→ **Passage given**
━━━━━━━━━━━━━━━━━━━━━━━━━━━━━━
Fossils in Virginia: Best Sites (With Map!), Types, & Tips

Virginia is home to some of the best fossil collecting sites in the United States. Millions of years ago, Virginia was covered in a shallow sea that was teeming with life, leaving behind prolific fossil beds. Today, you can find the remains of those ancient life forms in locations all across the state, particularly in state parks along the coast.

You can find fossils in Virginia at fossil collecting sites like Westmoreland, Chippokes Plantation, and York River State Parks. In general, fossils are found in formations as old as the Cambrian, and most famously include shark teeth, megalodon teeth, and abundant Chesapecten jeffersonius specimens.

Fossil collecting in Virginia can be a fun and rewarding experience, but it helps to know exactly where to look and what to look for. I’ll go into exactly where to go and give you a rundown of the types of fossils you can find.

Where to Find Fossils in Virginia

NOTE: This map shows public fossil collecting sites (in red) where collecting is usually permitted, but conditions may change. Blue markers indicate general areas by county and describe what types of fossils you may be able to find there if you have permission to collect. Always get permission to collect on any piece of property.

TIP: The county locations shown on the map are derived from the fantastic resources at fossilspot.com and from Don Kenney. There, you can find more detailed information on potential fossil sites.

Virginia is one of the best states in the country for fossil hunting and has long been a favorite destination for collectors, students, and enthusiasts. While you can find a wide variety of fossils in locations all across the state, the best collecting sites tend to be congregated near the beaches in the eastern part of the state, particularly in state parks where public access is allowed.

One of the reasons Virginia is such a prolific state for fossils is the large amount of sedimentary rock exposed on the surface. There are, of course, areas where igneous or metamorphic rocks are more dominant, but large swaths of the state’s surface are made of sedimentary rocks that contain or are even largely made up of fossils.
━━━━━━━━━━━━━━━━━━━━━━━━━━━━━━
→ **Data shown**
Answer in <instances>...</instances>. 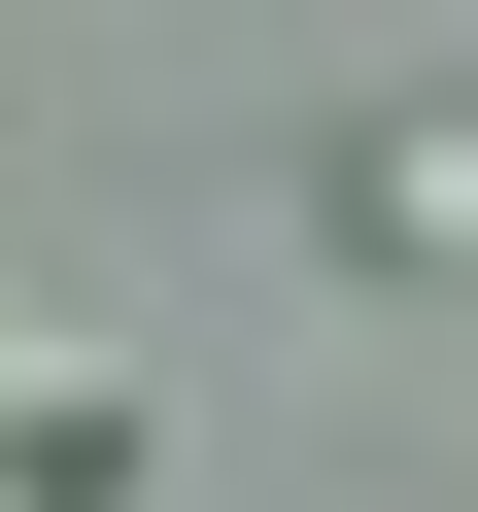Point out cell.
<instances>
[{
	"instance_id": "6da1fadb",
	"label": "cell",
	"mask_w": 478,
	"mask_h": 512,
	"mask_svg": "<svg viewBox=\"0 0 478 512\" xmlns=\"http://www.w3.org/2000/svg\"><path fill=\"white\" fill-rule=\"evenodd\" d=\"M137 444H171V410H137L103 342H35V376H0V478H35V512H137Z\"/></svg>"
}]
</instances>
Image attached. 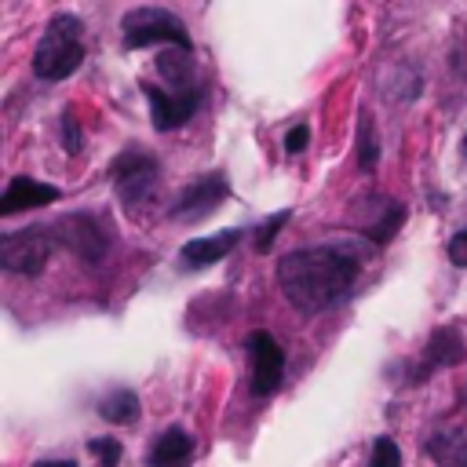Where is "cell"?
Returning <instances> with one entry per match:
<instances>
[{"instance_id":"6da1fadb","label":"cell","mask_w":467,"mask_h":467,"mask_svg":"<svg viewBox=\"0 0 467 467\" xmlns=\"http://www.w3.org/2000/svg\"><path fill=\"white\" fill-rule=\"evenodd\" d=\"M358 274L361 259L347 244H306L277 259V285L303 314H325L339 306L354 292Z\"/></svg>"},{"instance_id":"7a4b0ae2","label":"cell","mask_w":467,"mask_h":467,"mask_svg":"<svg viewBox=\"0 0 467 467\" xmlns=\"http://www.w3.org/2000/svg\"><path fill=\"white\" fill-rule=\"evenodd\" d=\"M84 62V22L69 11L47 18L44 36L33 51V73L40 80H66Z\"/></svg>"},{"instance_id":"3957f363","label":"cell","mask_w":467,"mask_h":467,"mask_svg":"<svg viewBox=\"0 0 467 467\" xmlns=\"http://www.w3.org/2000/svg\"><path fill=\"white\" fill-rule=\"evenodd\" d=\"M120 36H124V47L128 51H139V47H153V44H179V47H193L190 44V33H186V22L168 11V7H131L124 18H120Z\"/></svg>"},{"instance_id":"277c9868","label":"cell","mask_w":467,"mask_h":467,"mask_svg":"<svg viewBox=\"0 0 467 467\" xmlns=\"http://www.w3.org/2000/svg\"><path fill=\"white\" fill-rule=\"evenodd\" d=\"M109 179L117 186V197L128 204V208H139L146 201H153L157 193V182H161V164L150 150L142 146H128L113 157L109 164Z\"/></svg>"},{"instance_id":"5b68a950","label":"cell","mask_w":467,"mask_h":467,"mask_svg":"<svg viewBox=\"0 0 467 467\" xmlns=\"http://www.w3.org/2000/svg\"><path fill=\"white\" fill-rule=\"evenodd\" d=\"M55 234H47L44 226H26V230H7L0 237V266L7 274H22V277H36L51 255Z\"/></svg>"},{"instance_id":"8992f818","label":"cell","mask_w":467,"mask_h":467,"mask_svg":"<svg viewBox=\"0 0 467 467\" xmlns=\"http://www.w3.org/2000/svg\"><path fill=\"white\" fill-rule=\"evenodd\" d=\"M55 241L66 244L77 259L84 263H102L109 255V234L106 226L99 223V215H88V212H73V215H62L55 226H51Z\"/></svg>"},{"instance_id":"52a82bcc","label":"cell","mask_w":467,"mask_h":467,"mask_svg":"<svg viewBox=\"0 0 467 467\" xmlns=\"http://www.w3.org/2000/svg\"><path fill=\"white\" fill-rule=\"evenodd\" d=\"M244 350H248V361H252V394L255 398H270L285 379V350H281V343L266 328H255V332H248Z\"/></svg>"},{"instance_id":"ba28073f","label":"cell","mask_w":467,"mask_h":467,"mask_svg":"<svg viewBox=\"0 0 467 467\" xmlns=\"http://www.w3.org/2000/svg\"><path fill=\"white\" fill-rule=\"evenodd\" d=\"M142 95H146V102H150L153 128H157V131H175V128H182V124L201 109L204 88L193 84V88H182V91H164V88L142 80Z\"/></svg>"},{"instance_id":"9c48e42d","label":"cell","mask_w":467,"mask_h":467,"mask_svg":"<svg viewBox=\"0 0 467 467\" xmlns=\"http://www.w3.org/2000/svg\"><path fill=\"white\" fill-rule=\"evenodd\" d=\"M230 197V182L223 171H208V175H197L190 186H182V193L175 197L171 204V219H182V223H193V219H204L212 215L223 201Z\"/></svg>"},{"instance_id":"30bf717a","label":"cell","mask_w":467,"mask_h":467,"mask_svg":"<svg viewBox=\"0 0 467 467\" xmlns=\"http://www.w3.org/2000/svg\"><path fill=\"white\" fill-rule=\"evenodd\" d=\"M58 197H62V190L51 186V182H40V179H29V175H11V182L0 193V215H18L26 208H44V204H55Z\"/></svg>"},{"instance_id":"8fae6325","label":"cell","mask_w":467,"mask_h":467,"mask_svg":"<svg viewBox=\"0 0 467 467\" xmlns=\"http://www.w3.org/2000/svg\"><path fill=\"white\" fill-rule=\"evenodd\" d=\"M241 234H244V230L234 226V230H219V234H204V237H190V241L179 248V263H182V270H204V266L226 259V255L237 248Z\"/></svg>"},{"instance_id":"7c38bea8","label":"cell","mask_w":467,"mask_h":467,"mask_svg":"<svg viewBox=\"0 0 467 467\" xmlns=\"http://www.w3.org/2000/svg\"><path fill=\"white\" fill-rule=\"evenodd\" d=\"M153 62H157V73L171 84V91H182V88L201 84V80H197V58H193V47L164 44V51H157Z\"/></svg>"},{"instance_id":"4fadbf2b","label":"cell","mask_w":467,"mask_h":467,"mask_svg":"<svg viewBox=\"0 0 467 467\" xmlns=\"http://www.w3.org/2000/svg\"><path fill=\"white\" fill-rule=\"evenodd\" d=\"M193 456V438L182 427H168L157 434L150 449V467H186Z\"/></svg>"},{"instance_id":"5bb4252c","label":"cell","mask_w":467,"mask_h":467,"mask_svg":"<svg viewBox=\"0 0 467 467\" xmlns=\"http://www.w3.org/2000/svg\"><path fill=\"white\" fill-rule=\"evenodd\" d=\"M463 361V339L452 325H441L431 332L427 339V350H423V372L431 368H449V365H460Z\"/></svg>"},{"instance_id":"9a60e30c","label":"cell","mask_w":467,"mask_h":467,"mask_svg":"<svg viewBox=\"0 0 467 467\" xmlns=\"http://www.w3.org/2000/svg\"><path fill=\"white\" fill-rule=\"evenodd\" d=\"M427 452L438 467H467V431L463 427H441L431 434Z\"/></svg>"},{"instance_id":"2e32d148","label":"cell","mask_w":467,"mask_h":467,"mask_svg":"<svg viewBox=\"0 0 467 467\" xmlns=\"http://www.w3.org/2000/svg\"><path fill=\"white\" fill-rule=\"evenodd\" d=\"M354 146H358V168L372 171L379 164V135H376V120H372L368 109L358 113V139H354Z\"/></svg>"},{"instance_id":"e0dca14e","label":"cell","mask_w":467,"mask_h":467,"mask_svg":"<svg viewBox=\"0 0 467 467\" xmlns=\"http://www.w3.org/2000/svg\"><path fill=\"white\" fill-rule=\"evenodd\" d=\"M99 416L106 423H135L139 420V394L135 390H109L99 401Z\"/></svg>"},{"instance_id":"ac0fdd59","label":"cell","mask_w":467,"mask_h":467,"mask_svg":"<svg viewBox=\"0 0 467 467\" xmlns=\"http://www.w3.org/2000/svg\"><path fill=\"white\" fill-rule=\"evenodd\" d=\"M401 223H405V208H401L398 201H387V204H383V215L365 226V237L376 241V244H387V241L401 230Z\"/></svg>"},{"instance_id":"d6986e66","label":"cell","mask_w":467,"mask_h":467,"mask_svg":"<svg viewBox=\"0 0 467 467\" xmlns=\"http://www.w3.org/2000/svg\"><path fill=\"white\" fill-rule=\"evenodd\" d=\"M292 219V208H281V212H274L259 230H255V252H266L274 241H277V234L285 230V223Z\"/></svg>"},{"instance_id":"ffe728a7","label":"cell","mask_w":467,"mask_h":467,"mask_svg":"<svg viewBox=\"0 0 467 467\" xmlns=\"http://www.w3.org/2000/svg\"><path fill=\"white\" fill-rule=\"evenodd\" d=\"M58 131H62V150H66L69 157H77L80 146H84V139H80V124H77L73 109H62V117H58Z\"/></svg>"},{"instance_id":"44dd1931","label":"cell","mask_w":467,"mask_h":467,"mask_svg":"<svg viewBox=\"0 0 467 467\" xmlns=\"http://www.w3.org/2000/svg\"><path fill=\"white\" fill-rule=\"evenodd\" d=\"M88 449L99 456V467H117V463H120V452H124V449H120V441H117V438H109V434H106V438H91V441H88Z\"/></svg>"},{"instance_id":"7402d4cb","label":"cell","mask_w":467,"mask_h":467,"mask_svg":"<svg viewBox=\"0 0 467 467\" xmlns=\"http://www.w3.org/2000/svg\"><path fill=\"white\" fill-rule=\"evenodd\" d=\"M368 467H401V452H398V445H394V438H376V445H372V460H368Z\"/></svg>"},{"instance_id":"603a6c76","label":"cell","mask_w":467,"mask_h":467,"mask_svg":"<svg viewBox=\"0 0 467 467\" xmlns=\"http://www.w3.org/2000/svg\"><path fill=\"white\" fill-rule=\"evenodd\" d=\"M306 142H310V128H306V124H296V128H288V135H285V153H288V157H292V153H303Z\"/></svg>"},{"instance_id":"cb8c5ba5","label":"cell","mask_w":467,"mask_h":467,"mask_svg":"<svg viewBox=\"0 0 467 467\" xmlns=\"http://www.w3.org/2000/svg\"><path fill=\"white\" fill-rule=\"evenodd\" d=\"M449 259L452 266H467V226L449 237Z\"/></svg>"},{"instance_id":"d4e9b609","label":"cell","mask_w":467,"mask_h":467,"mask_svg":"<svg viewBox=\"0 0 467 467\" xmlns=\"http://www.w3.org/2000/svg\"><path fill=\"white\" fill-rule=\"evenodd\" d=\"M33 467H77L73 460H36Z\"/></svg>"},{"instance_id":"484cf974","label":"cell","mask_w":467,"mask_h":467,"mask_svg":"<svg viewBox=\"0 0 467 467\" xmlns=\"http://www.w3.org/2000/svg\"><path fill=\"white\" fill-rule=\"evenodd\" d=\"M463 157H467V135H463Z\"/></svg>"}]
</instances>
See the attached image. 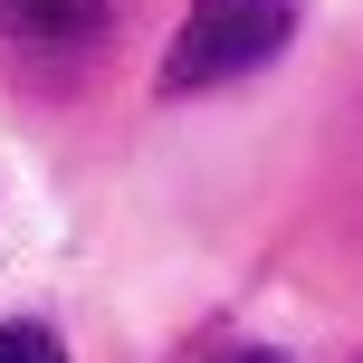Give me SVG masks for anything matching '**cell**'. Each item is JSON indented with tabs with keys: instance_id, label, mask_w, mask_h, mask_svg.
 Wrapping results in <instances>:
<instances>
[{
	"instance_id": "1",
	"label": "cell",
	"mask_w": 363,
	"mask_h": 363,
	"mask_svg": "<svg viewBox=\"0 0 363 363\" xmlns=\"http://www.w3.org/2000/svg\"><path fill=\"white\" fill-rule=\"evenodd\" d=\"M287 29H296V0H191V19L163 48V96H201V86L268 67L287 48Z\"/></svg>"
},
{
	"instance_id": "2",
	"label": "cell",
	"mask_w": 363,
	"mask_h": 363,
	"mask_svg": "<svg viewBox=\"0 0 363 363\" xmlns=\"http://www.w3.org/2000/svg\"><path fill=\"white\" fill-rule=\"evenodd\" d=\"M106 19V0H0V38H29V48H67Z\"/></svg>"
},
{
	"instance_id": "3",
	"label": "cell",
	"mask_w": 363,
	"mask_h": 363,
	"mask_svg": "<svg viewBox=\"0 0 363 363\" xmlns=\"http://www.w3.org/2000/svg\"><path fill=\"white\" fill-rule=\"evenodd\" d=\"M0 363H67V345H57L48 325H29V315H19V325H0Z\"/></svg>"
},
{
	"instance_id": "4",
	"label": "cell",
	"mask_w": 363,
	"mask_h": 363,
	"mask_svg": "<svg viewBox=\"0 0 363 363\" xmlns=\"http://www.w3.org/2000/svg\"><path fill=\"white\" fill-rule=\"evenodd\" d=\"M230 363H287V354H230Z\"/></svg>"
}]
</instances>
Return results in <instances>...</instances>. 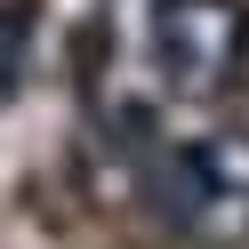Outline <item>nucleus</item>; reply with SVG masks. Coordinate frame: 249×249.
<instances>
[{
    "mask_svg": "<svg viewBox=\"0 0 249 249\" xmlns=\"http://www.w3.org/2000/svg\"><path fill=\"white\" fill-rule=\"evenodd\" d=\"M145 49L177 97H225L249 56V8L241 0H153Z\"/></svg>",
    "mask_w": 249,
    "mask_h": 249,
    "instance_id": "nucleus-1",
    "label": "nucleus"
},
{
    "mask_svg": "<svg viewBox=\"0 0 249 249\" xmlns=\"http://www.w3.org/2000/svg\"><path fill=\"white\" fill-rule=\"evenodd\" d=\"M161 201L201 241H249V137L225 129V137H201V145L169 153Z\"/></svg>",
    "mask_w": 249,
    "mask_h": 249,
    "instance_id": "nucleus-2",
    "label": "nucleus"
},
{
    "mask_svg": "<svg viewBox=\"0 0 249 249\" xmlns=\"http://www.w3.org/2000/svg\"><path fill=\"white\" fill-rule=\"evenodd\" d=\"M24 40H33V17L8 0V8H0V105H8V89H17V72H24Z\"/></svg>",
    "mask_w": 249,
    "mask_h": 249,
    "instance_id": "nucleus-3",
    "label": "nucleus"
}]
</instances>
━━━━━━━━━━━━━━━━━━━━━━━━━━━━━━
→ **The request**
Can you carry on the Virginia fossil-collecting article from its last sentence? The items play no part in what comes next.

→ **Response to this exercise**
Virginia’s fossil record is extensive, with fossils ranging in age from the Cambrian (~500 million years ago) to the relatively recent Neogene (~3 million years ago). This gives scientists a great opportunity to analyze the evolution of many different types of fossils. Of particular interest in Virginia’s state fossil, Chesapecten jeffersonius, which is abundant throughout millions of years worth of stratigraphy.

There is almost no limit to the types and species of fossils you can find trapped in Virginia’s bedrock. I’ll dive deeper into exactly what you can find later in this article, but for now just know that you can commonly find many different types of trilobites, cephalopods, brachiopods, coral, graptolites, plants, and even vertebrate fossils like bony fish and shark teeth.

Tip: Check out my recommended gear page to make sure you have everything you need for a great day in the field.

Almost any exposure or outcrop of sedimentary rocks in Virginia will have the potential to yield some fossils if you look closely enough, but it can be difficult to gain access and permission to collect just anywhere. Your best bet is to head to one of several public parks where fossil collecting is permitted.

The best fossil collecting sites in Virginia are:

Chippokes Plantation State Park

Chippokes Plantation State Park on the James River is one of the best and most popular spots in Virginia for fossil hunting. You can stroll along the beach and look for fossils in the sand, including lots of great Chesapecten jeffersonius specimens. You can also hope to find shark teeth, megalodon teeth, whale bones, and more.

Chesapecten jeffersonius found in abundance at Chippokes Plantation State Park
Chesapecten jeffersonius Fossils

As with all state parks in Virginia, digging with tools to look for fossils is not permitted. If you want to have the best chance of scoring some great finds, try to make it out there around low tide when more of the shoreline is exposed. Even better, plan your trip a day or two after a storm. The increased wave action will have churned up fresh material for you to pick through.

Tip: You can check tides by location here.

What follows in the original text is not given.